**Task requirements:** Exactly reproduce each line of the listing that follows.

BEGIN Material provided

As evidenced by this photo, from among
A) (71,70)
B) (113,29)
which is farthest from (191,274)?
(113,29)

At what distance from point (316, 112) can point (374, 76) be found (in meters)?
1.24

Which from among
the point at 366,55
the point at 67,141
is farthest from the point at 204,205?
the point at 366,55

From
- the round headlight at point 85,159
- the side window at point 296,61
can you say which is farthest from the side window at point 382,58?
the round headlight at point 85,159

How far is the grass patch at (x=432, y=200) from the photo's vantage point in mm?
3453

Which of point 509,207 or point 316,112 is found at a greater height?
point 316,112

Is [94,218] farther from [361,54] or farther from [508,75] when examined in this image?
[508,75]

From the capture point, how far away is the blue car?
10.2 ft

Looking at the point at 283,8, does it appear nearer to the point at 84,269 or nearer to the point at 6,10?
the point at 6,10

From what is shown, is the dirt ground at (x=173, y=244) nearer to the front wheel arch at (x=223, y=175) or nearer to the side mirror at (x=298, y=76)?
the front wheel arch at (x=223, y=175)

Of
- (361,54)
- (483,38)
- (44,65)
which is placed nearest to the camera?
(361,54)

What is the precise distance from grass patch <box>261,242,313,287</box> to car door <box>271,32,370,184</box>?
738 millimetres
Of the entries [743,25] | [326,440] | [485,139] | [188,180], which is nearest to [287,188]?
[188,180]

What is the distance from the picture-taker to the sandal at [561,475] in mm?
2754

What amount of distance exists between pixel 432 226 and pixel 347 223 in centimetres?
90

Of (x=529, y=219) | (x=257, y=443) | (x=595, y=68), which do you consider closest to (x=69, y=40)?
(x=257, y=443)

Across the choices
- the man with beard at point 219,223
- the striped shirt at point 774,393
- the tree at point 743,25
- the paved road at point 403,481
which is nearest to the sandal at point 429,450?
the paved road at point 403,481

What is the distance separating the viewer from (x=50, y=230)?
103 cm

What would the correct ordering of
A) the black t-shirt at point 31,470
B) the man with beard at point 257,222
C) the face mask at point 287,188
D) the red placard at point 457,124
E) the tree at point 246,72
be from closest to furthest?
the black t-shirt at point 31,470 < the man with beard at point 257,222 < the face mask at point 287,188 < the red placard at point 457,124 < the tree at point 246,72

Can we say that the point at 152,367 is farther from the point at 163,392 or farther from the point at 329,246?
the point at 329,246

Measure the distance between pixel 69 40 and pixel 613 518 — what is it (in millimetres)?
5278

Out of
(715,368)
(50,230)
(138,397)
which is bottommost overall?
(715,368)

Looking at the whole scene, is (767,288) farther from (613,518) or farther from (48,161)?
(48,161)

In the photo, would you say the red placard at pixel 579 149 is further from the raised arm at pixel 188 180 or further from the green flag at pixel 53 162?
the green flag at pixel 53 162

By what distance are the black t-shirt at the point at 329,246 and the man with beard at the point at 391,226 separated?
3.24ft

END Material provided

**Completed task:**
As evidenced by this photo, from among
A) (71,70)
B) (113,29)
which is farthest from (191,274)?
(113,29)

At what distance from point (316, 112) can point (374, 76) be found (in meters)?
1.24

Which from among
the point at 366,55
the point at 67,141
is farthest from the point at 204,205?
the point at 366,55

From
- the round headlight at point 85,159
- the side window at point 296,61
can you say which is farthest from the side window at point 382,58?
the round headlight at point 85,159

How far is the grass patch at (x=432, y=200) from the photo's vantage point in mm?
3453

Which of point 509,207 or point 316,112 is found at a greater height?
point 316,112

Is [94,218] farther from [361,54] or farther from [508,75] when examined in this image?
[508,75]

From the capture point, how far away is the blue car?
10.2 ft

Looking at the point at 283,8, does it appear nearer to the point at 84,269 or nearer to the point at 6,10?
the point at 6,10

From what is shown, is the dirt ground at (x=173, y=244) nearer to the front wheel arch at (x=223, y=175) or nearer to the side mirror at (x=298, y=76)?
the front wheel arch at (x=223, y=175)

Of
- (361,54)
- (483,38)
- (44,65)
which is placed nearest to the camera?
(361,54)

What is the precise distance from grass patch <box>261,242,313,287</box> to car door <box>271,32,370,184</box>?
738 millimetres
Of the entries [743,25] | [326,440] | [485,139] | [188,180], which is nearest to [287,188]?
[188,180]

What is the distance from the picture-taker to the sandal at [561,475] in mm?
2754

What amount of distance exists between pixel 432 226 and pixel 347 223 in centimetres?
90

Of (x=529, y=219) | (x=257, y=443) | (x=595, y=68), which do you consider closest to (x=69, y=40)?
(x=257, y=443)

Across the choices
- the man with beard at point 219,223
- the striped shirt at point 774,393
- the tree at point 743,25
- the paved road at point 403,481
which is nearest to the sandal at point 429,450?
the paved road at point 403,481

What is the distance separating the viewer from (x=50, y=230)?
103 cm

What would the correct ordering of
A) the black t-shirt at point 31,470
B) the man with beard at point 257,222
C) the face mask at point 287,188
D) the red placard at point 457,124
E) the tree at point 246,72
be from closest to furthest?
the black t-shirt at point 31,470 < the man with beard at point 257,222 < the face mask at point 287,188 < the red placard at point 457,124 < the tree at point 246,72

Can we say that the point at 152,367 is farther from the point at 163,392 or farther from the point at 329,246?
the point at 329,246

Measure the distance between pixel 69 40 and pixel 613 518 — what is it (in millimetres)?
5278

Out of
(715,368)
(50,230)
(138,397)
which is bottommost overall?
(715,368)

Looking at the whole scene, is (767,288) farther from (613,518) or farther from (48,161)?
(48,161)

In the photo, would you say the red placard at pixel 579 149 is further from the raised arm at pixel 188 180 or further from the green flag at pixel 53 162?
the green flag at pixel 53 162

By what distance are the black t-shirt at the point at 329,246 and the man with beard at the point at 391,226 separated?
3.24ft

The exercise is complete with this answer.